→ **PAGE TEXT**
-------
AMENDMENT NO. 2 TO SECOND AMENDED AND RESTATED LIMITED LIABILITY COMPANY AGREEMENT OF COPANO ENERGY, L.L.C.
Exhibit 3.5
AMENDMENT NO. 2 TO SECOND AMENDED AND RESTATED
LIMITED LIABILITY COMPANY AGREEMENT OF
COPANO ENERGY, L.L.C.
THIS AMENDMENT NO. 2 TO SECOND AMENDED AND RESTATED LIMITED LIABILITY COMPANY AGREEMENT OF COPANO ENERGY, L.L.C. (this “Amendment”), dated as of August 24, 2005, is entered into and effectuated by the Board of Directors (the “Board”) of Copano Energy, L.L.C. (the “Company”) pursuant to authority granted to it in Section 11.1 of the Second Amended and Restated Limited Liability Company Agreement of Copano Energy, L.L.C., dated as of November 15, 2004, as amended (the “Limited Liability Company Agreement”). Capitalized terms used but not defined herein are used as defined in the Limited Liability Company Agreement.
-------
→ **REQUIREMENT 1**
Set down the passage of the amendment that starts with the words "THIS AMENDMENT NO." and ends after the words "Liability Company Agreement.".
→ **REQUIREMENT 2**
Under which section of the Limited Liability Company Agreement does the Board of Directors enter into the amendment?
→ **REQUIREMENT 3**
List every term that the amendment defines by placing it in quotation marks inside parentheses.
The lines play no part in any of the work on the amendment.

→ **INFORMATION PROVIDED**
-------
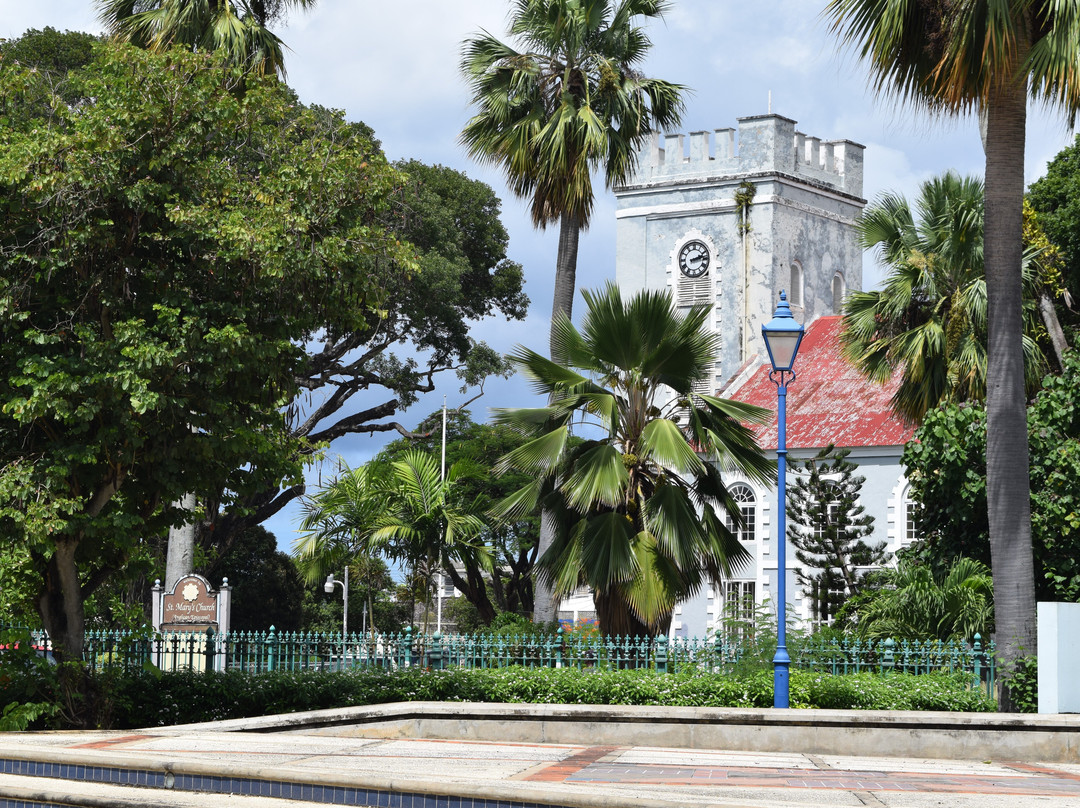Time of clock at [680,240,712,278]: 2:13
-------
→ **WORKED ANSWER 1**
THIS AMENDMENT NO. 2 TO SECOND AMENDED AND RESTATED LIMITED LIABILITY COMPANY AGREEMENT OF COPANO ENERGY, L.L.C. (this “Amendment”), dated as of August 24, 2005, is entered into and effectuated by the Board of Directors (the “Board”) of Copano Energy, L.L.C. (the “Company”) pursuant to authority granted to it in Section 11.1 of the Second Amended and Restated Limited Liability Company Agreement of Copano Energy, L.L.C., dated as of November 15, 2004, as amended (the “Limited Liability Company Agreement”). Capitalized terms used but not defined herein are used as defined in the Limited Liability Company Agreement.

→ **WORKED ANSWER 2**
Section 11.1

→ **WORKED ANSWER 3**
Amendment
Board
Company
Limited Liability Company Agreement